Eric Blossom <eb@srlr14.sr.hp.com> says:
I have seen estimates that a straight forward implementation requires about 13.5 million Mulitply+Accumulates / second. Most of the time is burned up using a brute force search for the best excitation vector to use. There is a fixed 512 entry code book, and a dynamic code book with 256 entries (it may be 128). Each code book entry is an excitation vector that is 60 samples long. Therefore, to evalute each one, you have to run a 60 element vector through a 10 pole filter to get the predicted output, then compute some measure of error. This requires an additional difference operation that is implemented as some kind of "perception weighting filter" (I don't remember the details).
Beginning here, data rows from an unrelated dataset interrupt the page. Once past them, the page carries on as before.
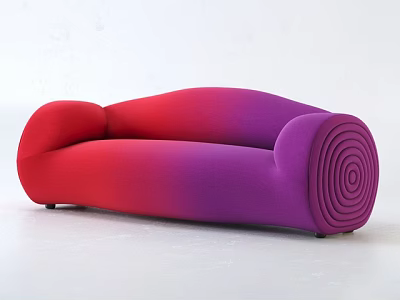 Modern Sectional Sofa With Gradient Red To Purple Color And Spiral Armrest Design 3d model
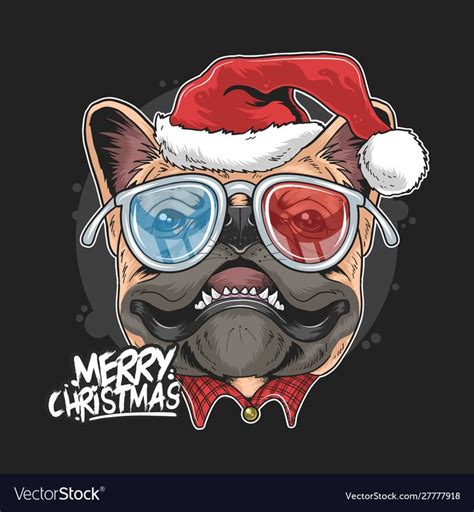 Download Pug puppy dog santa claus christmas cute face Vector Image ...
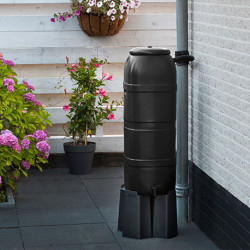Récupérateur d'eau en colonne murale – Polyéthylène – 100 L – 36 x 32 x 96 cm – Vert 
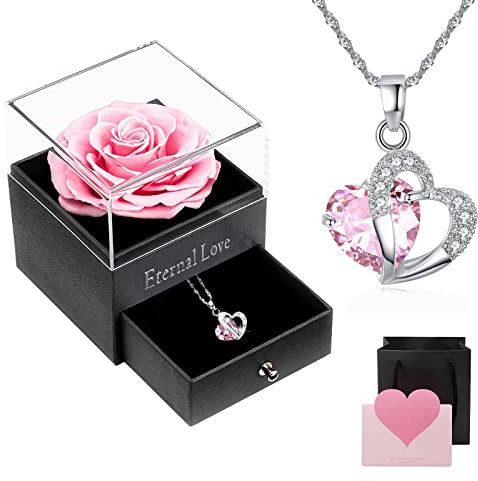 Laurraine Handgemachte konservierte Rosen-Schmuck-Geschenkbox, nie verwelkte Rosen, konservierte echte Rose, Valentinstag, Muttertag, Jubiläum, Geburtstag.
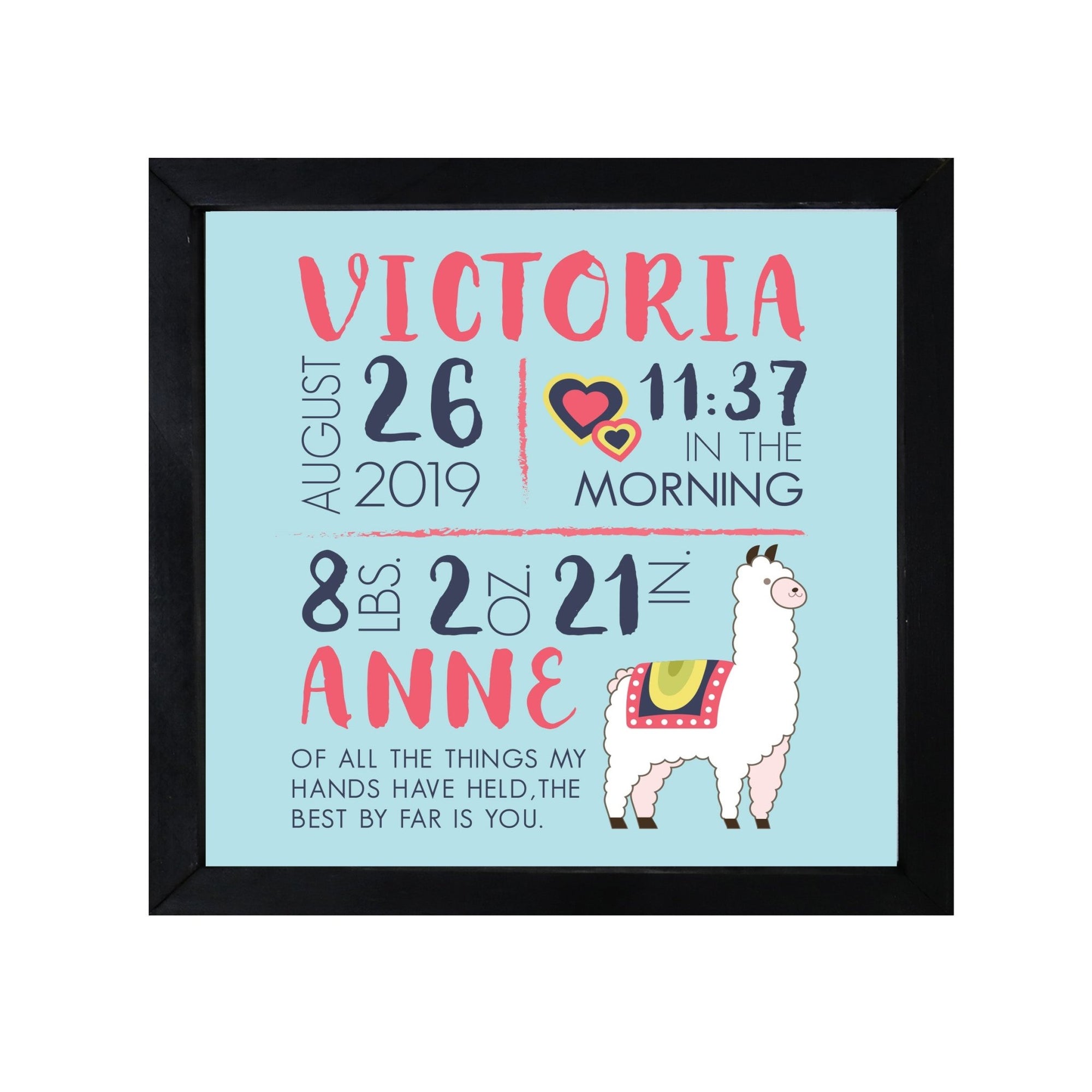 Personalized Framed Nursery Shadow Box Gift for Kids - Alpaca - LifeSong Milestones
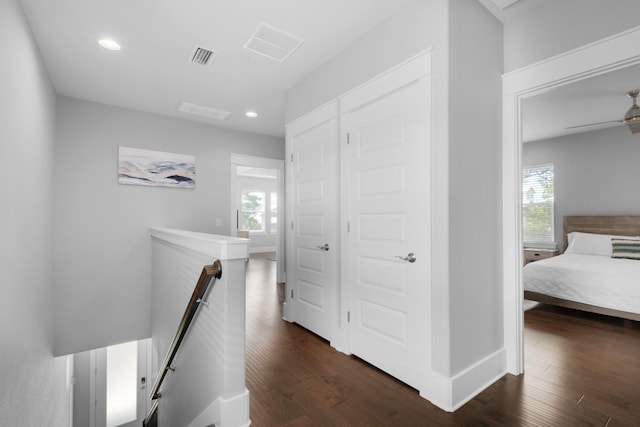 hall with a healthy amount of sunlight and dark wood-type flooring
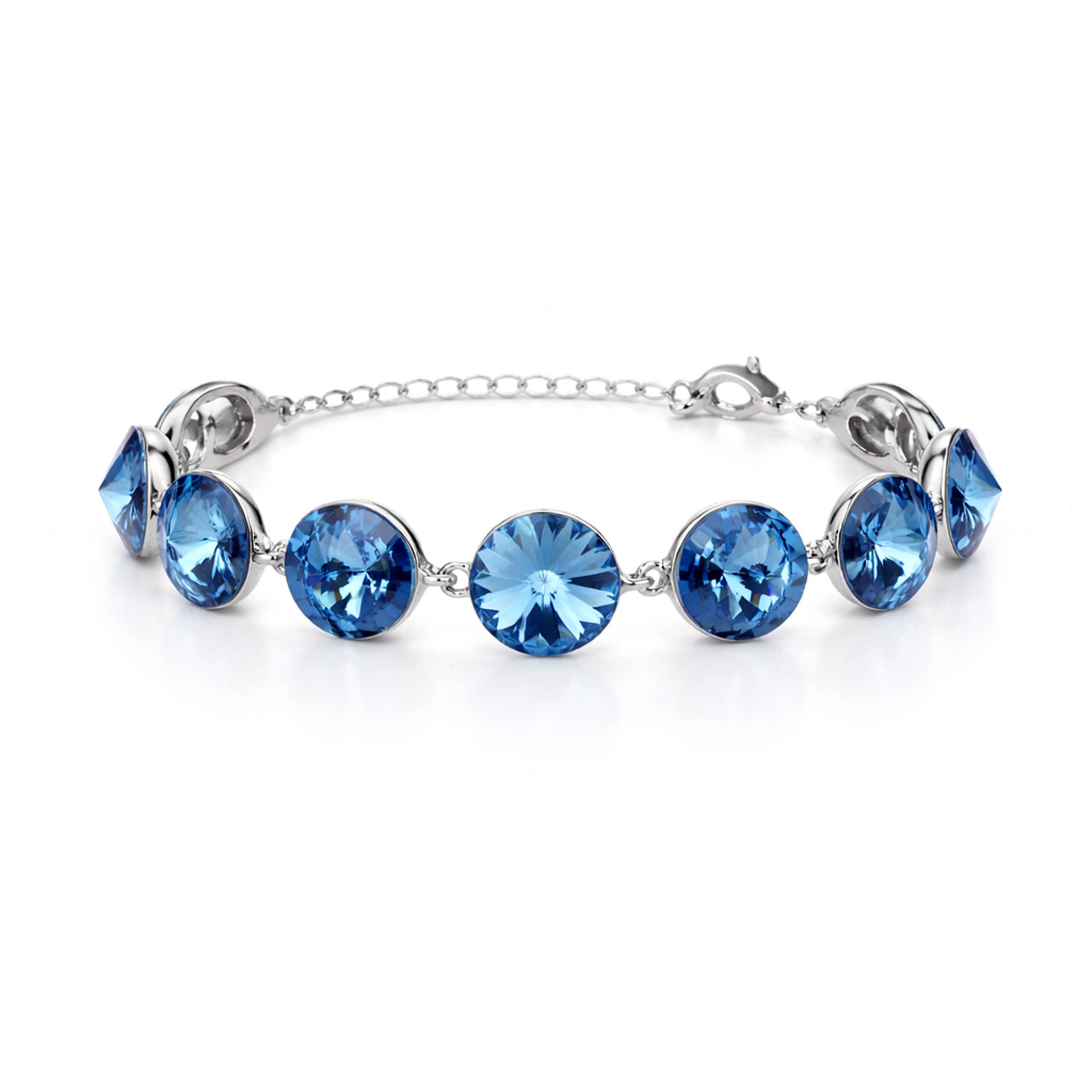 Rivoli crystal adjustable bracelet — variable colour - Aqua Blue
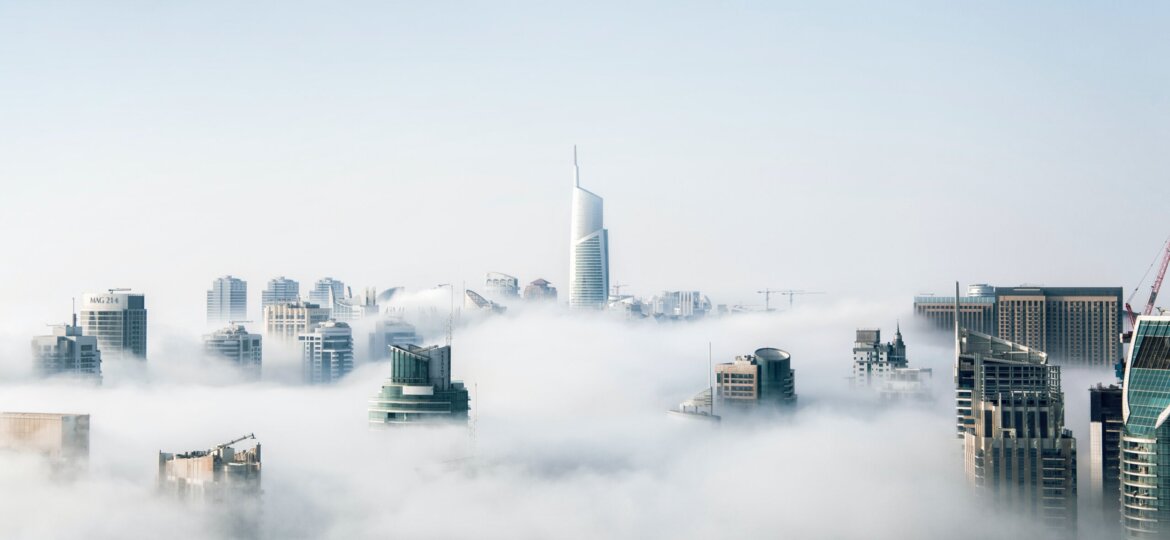 Foggy city skyline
I have been reading the PowerPC 601 manual (MPC601, The Macs of early 1994). It is dangerous to believe performance figures. They give you the world in one chapter and then take it back here and there in bits and pieces. Here is what I see however. Simple single precision floating point operations can issue one per cycle. The book mentions several floating point ops that take more than one clock in a pipeline stage. They don't mention floating multiply-add. I think one can issue each clock. I-unit instructions can issue in the same clock as floating point ops. If you do the block trick used to multiply matrices then one load is required per multiply add. All this leads to the optimistic estimate that the 50MHz machine can sustain nearly 50 fmadd's per microsecond on a 50MHz chip. Inner products are much like matrix multiply which is a benchmark where the RS/6000 (The MPC601's father) achieved nearly one fmadd per clock, and that was double precision! 128 excitation vectors each of 60 single precision loats fit in the on chip cache, but it is tight. There may be enough margin here for it to work with no special DSP. I'll be in Yosemite for a few days so I won't be able to respond immediately to comments.